Thursday, May 24, 2012

A Toe, a Truck, and a Bike, Or: There's Probably a Message in Here Somewhere

I'm training myself to run - without walking in between - for a full three miles. But I wasn't doing well enough on my own. So a while back, I got an app for my phone that said it would help me do this. Once it downloaded, I laced up my hot-pink-and-black sneaks, plugged in my headphones, started my tunes, fired up the app, and out the door I went.

I ran when it said ran. I walked when it said walk. After a couple of weeks, the walks were shorter, the runs were longer, and things were going well. Then one day, about half-way through the session, it told me to run...

...right as I got to the base of a short-but-steep hill.

Of course.

But run it said, so run I did.

The next morning, Her Highness, My Big Toe rather painfully let me know she had taken entirely too much abuse from that hill. After watching me limp around for a week, my husband C put his own (uninjured) foot down. So I went to see the doctor. X-rays were taken, a referral was made, and then, the verdict was in: I have Turf Toe. 

AKA: Her Highness, My Injured Big Toe. 

Which means: No Running For Me. 

For a while, anyway. 

But now, after three weeks of not being able to do much, the doctor raised my toe's rank to Her Highness, My Injured-But-Healing Big Toe, and said I can try biking - if I take it easy.

So I tried that today. 

And it was anything but.

See, I thought I would try the local park trail, which is less hilly than my neighborhood. But I'd need to drive to get to it. Which meant getting my bike into my truck. Shouldn't be a problem, right? So I unlatched the front half of the truck bed cover, lowered the lift gate, held up the bed extender cage with one arm, lifted up my ancient-and-therefore-heavy mountain bike with the other, and shoved-scooted-squeezed it underneath the cage and into truck bed. All that was left was to lower the cage back down, and then shut the cover. Except that the bike stretched out underneath the cage. So it wouldn't lower. Which meant the cover wouldn't shut.

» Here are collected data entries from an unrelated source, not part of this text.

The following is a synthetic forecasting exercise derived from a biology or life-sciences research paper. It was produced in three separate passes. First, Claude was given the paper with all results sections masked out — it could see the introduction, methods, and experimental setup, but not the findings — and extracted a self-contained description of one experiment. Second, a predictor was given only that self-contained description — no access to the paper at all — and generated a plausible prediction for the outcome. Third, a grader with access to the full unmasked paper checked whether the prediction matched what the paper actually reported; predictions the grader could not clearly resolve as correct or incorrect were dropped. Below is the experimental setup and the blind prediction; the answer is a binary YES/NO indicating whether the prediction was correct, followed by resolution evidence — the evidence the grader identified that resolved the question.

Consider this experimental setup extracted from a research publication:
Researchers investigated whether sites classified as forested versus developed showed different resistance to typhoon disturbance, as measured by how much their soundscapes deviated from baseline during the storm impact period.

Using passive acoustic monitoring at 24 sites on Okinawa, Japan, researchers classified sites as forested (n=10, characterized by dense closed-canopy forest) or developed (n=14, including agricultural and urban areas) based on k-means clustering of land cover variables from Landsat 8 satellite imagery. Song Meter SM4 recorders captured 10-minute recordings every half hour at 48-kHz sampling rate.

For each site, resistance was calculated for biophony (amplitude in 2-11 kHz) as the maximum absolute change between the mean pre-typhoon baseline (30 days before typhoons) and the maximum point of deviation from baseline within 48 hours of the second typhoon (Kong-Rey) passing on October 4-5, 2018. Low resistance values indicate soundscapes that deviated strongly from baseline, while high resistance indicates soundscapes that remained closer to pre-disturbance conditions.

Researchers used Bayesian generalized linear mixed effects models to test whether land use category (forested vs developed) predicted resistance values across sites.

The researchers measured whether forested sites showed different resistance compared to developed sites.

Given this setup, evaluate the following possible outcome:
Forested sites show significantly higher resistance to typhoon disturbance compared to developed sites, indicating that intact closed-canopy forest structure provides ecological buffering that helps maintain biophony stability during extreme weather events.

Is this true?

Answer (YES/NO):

Fine, I figured. I'll just take out the cage. But to remove the cage, it has to be all the way down. Which meant I would have to take the bike back out. Well. After all it took for me to get that thing in there, taking it back out was just plain NGH (Not Gonna Happen). 

So, several finagles later, I found a way to get the bike wedged in so I could lower the cage. Success!

Until the cover wouldn't close, because the handlebars stuck up too far.

Of course.

By this time, I was sure my struggles had made an entertaining spectacle for the neighbors, and I was tempted to just shut my garage door and call it a day. But, I had put too much effort into it to quit now. So, I left the cover as it was, grabbed some bungee cords and strapped it down as best I could, fired up the truck, and away I went to the park trail.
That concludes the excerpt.